To test this hypothesis to explain this important observation of the location of the tumor in the colon that determines its sensitivity or resistance to treatment, there seems to be a straight forward testable series of experiments. Since stem cells and “cancer stem cells” express OCT4A, express drug transporter genes, such ABCG2, but do not express connexin genes, the right-sided colorectal cancer tissues should be positive for these and other stem cell markers. The differentiated left- sided colorectal tumors, on the other hand, should express some differentiated colon genes, express connexin genes and gap junction proteins, but little or no OCT4A gene and no expressed drug transporter genes. Of course, the additional real problem of all tumors is the fact that tumors are mixtures of “cancer stem cells” and “cancer non-stem cells” (particularly, the polyp-type), as well as stromal and invasive immune cells. This complex micro-environment of many interacting soluble growth regulators, and cytokines, as well as insoluble extracellular matrix factors, must also be considered in both the design and interpretation of future experiments.

In conclusion, one critical hallmark of all normal cells (organ-specific stem cells; progenitor cells) is their ability to respond to growth suppression signals (secreted factors; extra-cellular matrix; gap junctions). On the other hand, cancer cells are characterized by their loss of growth control, inability to terminally-differentiate and dysfunctional apoptosis, which is correlated with their loss of gap junction function, either by the cancer cells having no transcription of any connexin gene or by having their expressed connexin protein made dysfunctional by posttranslational modification. Gap junction function can be modulated by many induced intra-cellular signaling pathways, e.g. phorbol ester- induced PK-C; src- induced signaling; DDT- altered Ca++ signaling; etc.). Stem cells can be stimulated to divide either symmetrically or asymmetrically by many factors. Initiated stem cells appear to be able only to divide symmetrically by promoting, epigenetic agents that can trigger various intra-cellular signals. In vivo, depending on the tissue/organ, various endogenous hormones, growth factors or cytokines could act as these agents to stimulate initiated stem cells. In addition, exogenous agents, such as pollutants, drugs, dietary factors, or toxins from the microbiome, could act to promote the symmetrical cell division of initiated organ-specific stem cells.

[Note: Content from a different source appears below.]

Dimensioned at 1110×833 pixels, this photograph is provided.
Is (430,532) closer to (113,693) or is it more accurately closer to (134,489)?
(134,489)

In the case of the differences in response to cancer therapeutic agents, the resistance or sensitivity of the right- and left derived colorectal cancers might be related to the micro-environmental milieu of the adult stem cells’ response to different promoting factors in the ascending and descending colon.

Compliance with ethical standards

Funding

This Commentary was done independent of any outside support.